SaskPower seeking 3.9% rate increases in 2026 and 2027
By Brian Zinchuk
Governments often release bad news on Fridays — a tactic highlighted in a first-season episode of The West Wing titled “Take Out the Trash Day.” True to form, at 1 p.m. on Friday, Jan. 2, SaskPower announced it is seeking a 3.9 per cent rate increase effective Feb. 1, 2026, and another 3.9 per cent increase on Feb. 1, 2027.
Poplar River Power Station, one of three coal-fired power stations that are slated for refurbishment. Photo by Brian Zinchuk
The Crown corporation said the hikes are needed to “support record capital investments and continue providing reliable power for the people, businesses and communities of Saskatchewan.”
“Reliability and energy security are top priorities,” the release stated. “SaskPower will continue to make the necessary investments to ensure power is available for all customers whenever it is needed. In the coming years, SaskPower will continue to revitalize its coal-fired power plants, expand transmission and distribution systems, and modernize the provincial grid.”
Last fall, Minister of Crown Investments Corporation Jeremy Harrison announced $900 million would be allocated for the coal fleet revitalization. He also noted that building new natural gas plants instead of refurbishing coal would require much higher rate increases.
Costs for SaskPower’s three large-scale natural gas power stations have risen sharply. The Chinook Power Station in Swift Current, online in 2019, cost $605 million. The Great Plains station in Moose Jaw, online in 2024, cost $825 million. The Aspen Power Station in Lanigan is expected to cost $1.7 billion — more than double Great Plains.
The announcement came just 12 hours after Alberta’s 1,760 wind turbines, with a combined capacity of 5,684 megawatts, produced zero power collectively at 1:18 a.m. on Jan. 2, highlighting challenges in energy reliability.
SaskPower’s NDP critic Aleana Young has frequently warned that rate increases would be needed to cover expenditures, including coal refurbishments.
“Utilities across Canada continue to face considerable rate pressures, and SaskPower is no exception,” said Rupen Pandya, SaskPower President and CEO. “We will continue to pursue a strategy of balancing the need for moderate rate increases with our required capital investments to maintain reliability for customers.”
The Crown corporation said it plans to move forward with a rate application to the Saskatchewan Rate Review Panel.
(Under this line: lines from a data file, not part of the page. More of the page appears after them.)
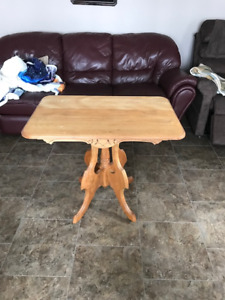 Antique Table in Excellent Condition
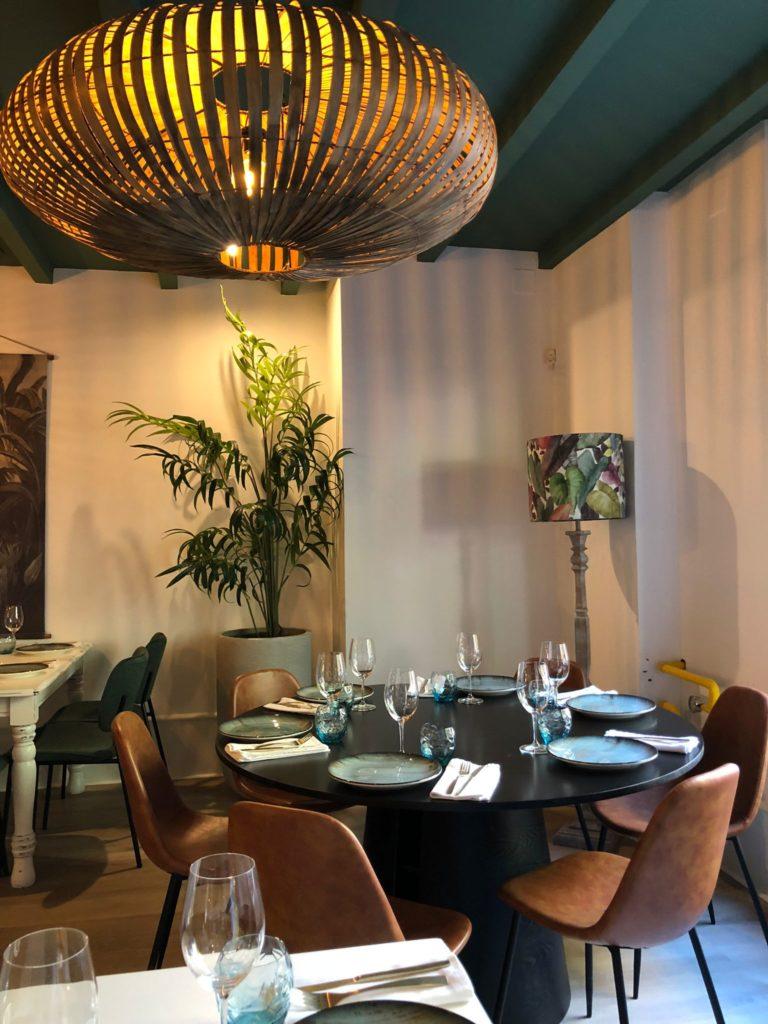 El nuevo establecimiento consta de un salón con numerosas similitudes estilísticas con los de Alcalá de Guadaíra. Foto: CosasDeComé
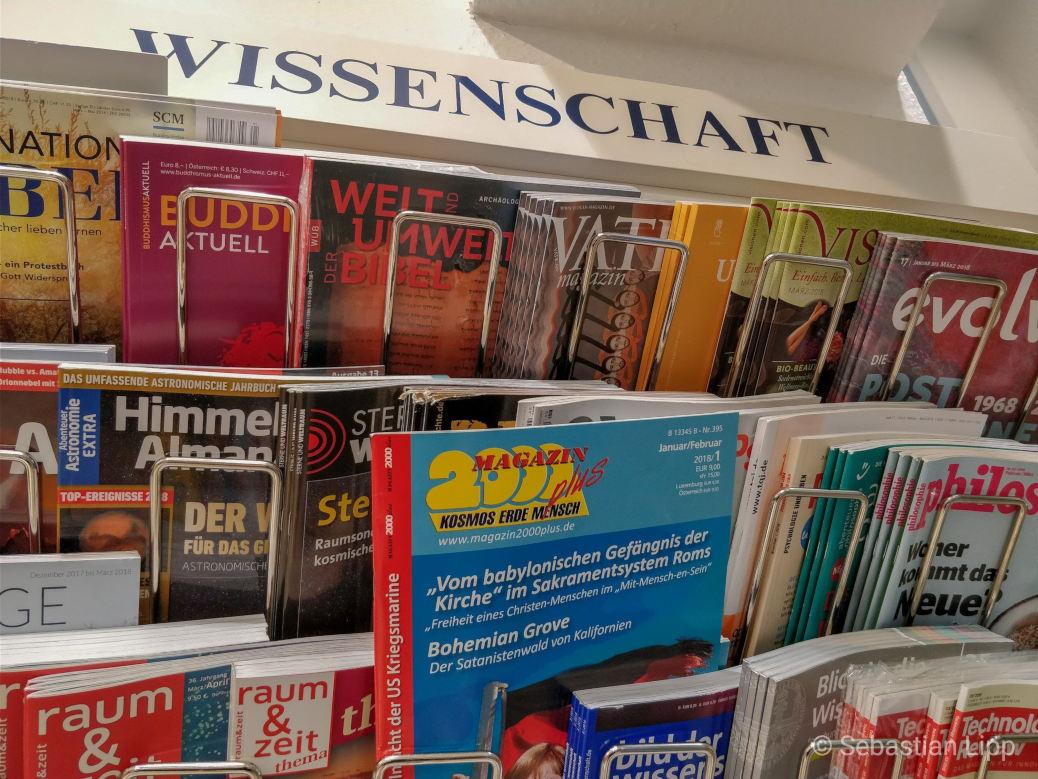 Eine Bahnhofsbuchhandlung bietet das rechtsradikales und pseudowissenschaftlice magazin2000plus in der Kategorie »Wissenschaft« an.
The Feb. 1, 2026, increase will be implemented on an interim basis but remain subject to public review.
The average residential customer will see increases of $5 per month in 2026 and 2027. The average farm customer will see $11 per month in both years. SaskPower’s most recent rate increases were 4 per cent each in 2022 and 2023, after a four-year pause.
“SaskPower is committed to keeping rates as low as possible for customers and maintaining affordability while ensuring the financial health of the company,” the release said.
NDP response
In an emailed statement, NDP Leader Carla Beck blamed the Saskatchewan Party for the rate increases:
“Scott Moe and the Sask. Party have driven our province’s finances into the ground, and there’s one group that will pay the price — Saskatchewan taxpayers. People here already report the highest financial anxiety in the country — four-in-10 are borrowing money just to put food on the table and pay rent, which has increased for 41 straight months.
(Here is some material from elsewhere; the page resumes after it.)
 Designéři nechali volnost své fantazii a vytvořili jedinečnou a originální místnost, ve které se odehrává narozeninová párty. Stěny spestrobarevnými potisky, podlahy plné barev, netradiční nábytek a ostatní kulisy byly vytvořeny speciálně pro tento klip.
“Now, they’re facing increases on home power bills and car insurance. We warned the Sask. Party repeatedly during the Fall Sitting, but they ignored us and even stated there wouldn’t be increases.
“These increases from SaskPower and SGI are just the beginning of what is a fiscal trainwreck from an incompetent premier and ministers who have forgotten who they serve. Scott Moe claims Saskatchewan remains affordable — but clearly, everyday people don’t agree.
“The Saskatchewan NDP will continue to fight to make life affordable, and when we form government, we will act on Day 1 to cut costs and clean up the massive mess this government has made of our finances.”